In stark contrast to the small Christian church I had visited earlier, I went to see the King-Hussein Mosque. This place was HUGE in every sense of the word. It was made completely of marble and was a spectacular sight to see. While I was not there during the service, I was able to look around the whole building - which took about a half hour - except for the prayer room because that is reserved for Muslim men. Speaking of that, Laura was not even allowed in the mosque because she was not covered from head to toe. This was something that gave me a reality check because this place is at times so westernized that you can forget you are in an Islamic country with very strict rules.
Oh, I went to my first Jordanian home a few days ago which was just like everyone said it would be. While they didn't serve dinner due to how late it was, they had snacks, tea, more tea, more snacks oh more tea, more snacks, and more tea. They just keep coming and when you say, "No thanks, I'm full," they bring you more. I left thinking I could never want food again, but it was a tremendous experience.
In other news, I started my first Arabic classes. By the way, it is SO hard. My teacher, Dr. Ramadan is a great teacher; he has a P.H.D. in teaching Arabic. We got through the alphabet and some greetings in Fhusa, or classical Arabic, and we start spoken Arabic on Monday. For those who don't know, which is probably most people, Fhusa is what they speak on the news and in the newspaper and about 65% of Arabs understand it. While spoken, or ammea, is different for each region of the Middle East and other Arabic speaking countries. So Fhusa is a lingua fraca amongst the well-educated Arabs because someone from Jordan and someone from Saudi Arabia would not be able to understand each other very well because they both speak their ammea Arabic.

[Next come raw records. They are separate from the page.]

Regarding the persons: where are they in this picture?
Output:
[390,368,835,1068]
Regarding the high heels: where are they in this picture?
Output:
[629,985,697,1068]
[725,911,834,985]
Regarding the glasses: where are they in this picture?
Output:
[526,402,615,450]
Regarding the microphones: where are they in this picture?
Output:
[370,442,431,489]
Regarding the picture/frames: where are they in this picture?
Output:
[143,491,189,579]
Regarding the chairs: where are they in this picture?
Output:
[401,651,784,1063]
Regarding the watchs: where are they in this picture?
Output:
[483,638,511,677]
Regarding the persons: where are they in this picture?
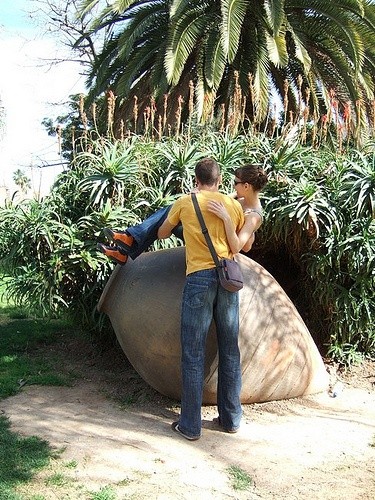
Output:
[97,164,267,266]
[157,158,255,441]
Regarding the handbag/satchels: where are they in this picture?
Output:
[217,258,244,293]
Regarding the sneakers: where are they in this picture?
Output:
[98,243,128,266]
[218,416,239,433]
[172,422,200,441]
[105,228,133,252]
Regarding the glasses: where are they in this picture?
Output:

As far as food goes, I had some killer humus and zambusik and of course I ate too much shrawma. But, I tried one thing that stands out among the rest because of the hype that surrounded it and then it had an utter fall from grace in my eyes: TURKISH COFFEE. I was looking forward to that Turkish coffee, but it tasted like hot dirt water. It was so bad. I don't know if it was just the place where I got it or what, but it was terrible. So unless you like dirt, I would not recommend Turkish coffee.
So what are my plans for the weekend? Well, I am going to Wadi Mujib, basically the Arabic Grand Canyon, and the Dead Sea. It should be pretty awesome and I am really looking forward to it. There will be many pictures, I promise. I will try to have another blog up soon. Thanks for reading.